É que não estou nada habituada a partilhar a via com carris. Sei que eles estão
à espera que eu me arme em heroína e os passe da mesma forma como mudei de
faixa de noite, lá para os Nortes da Europa. Estou mesmo a ouvi-los: "olha
para esta, daqui a nada beija-nos a superfície luzidia!". Abrando e ignoro
os seus gritos, assim como os olhares de admiração dos transeuntes e dos machos
latinos que têm sempre um comentário na ponta da língua quando passa alguma
mulher. E neste caso de bicicleta! Que admiração, credo! Mas continuando, a
meio da minha manobra meticulosa, passo um e outro carril, gentil e
agradavelmente, apenas para contornar este quatro piscas da BMW. E ouço:
cuidado, olha que vais com as rodas no chão! Devia haver uma coima para estes
piropos descabidos e dignos de um QI negativo.

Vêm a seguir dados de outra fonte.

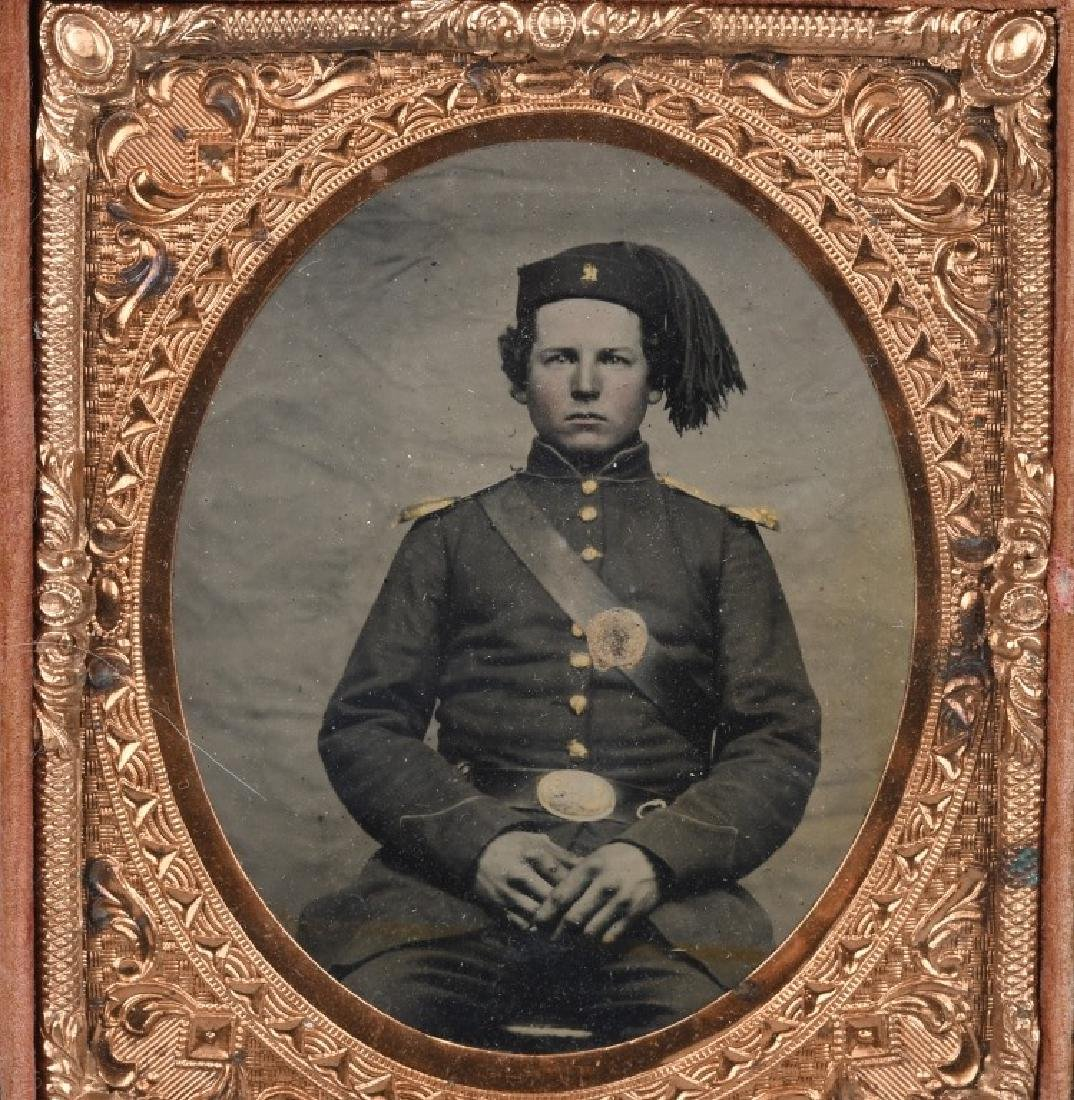 CIVIL WAR ZOUAVE SOLDIER 1/6TH PLATE TINTYPE - 2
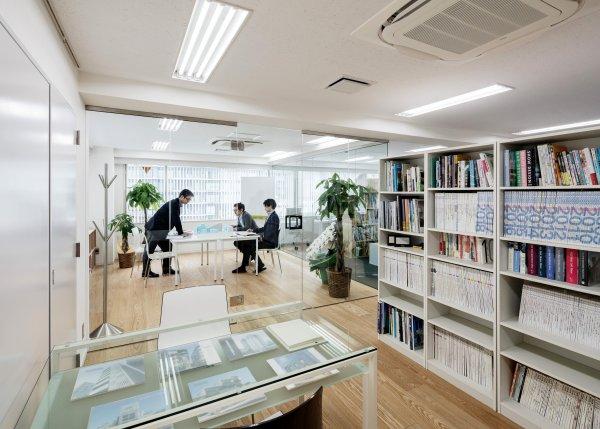 事務所の打ち合わせスペース。複数駅からアクセス可能なエリアに位置しています。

Sacudo o desprezo da mente e constato que estou pela primeira vez no centro
da cidade de bicicleta, sentindo um friozito de contentamento na barriga. Quero
lá saber que olhem! Toma toma, sou peão e veículo ao mesmo tempo. Basta saltar
da bicicletaaaa! Se está vermelho para veículo, passo como peão, subo o
passeio, desço passeio, pedalo na estrada, travo na estrada, entro para as
pracetas e respeito os peões como me respeito a mim mesma.
O mundo é meu!
Acalma-te, vá, faz lá
o que vinhas aqui fazer que ainda tens de fazer um percurso inverso. Talvez hoje
eu mereça uma medalha de Coragem Extra, por ter sido capaz de andar sobre o
negro asfalto. É uma pequena maluquice, o passe expirou e só preciso de o
carregar para o mês que vem, portanto, não vou ficar enterrada em casa à espera
do início do mês! A bicicleta está aí para isso mesmo. Um tanto a medo, fui e
regressei sem prejuízo de maior, com um "até já" voltado para esta
pequena viagem ao mundo agitado da cidade, que, apesar de repleta de
armadilhas, não me implorou que caísse.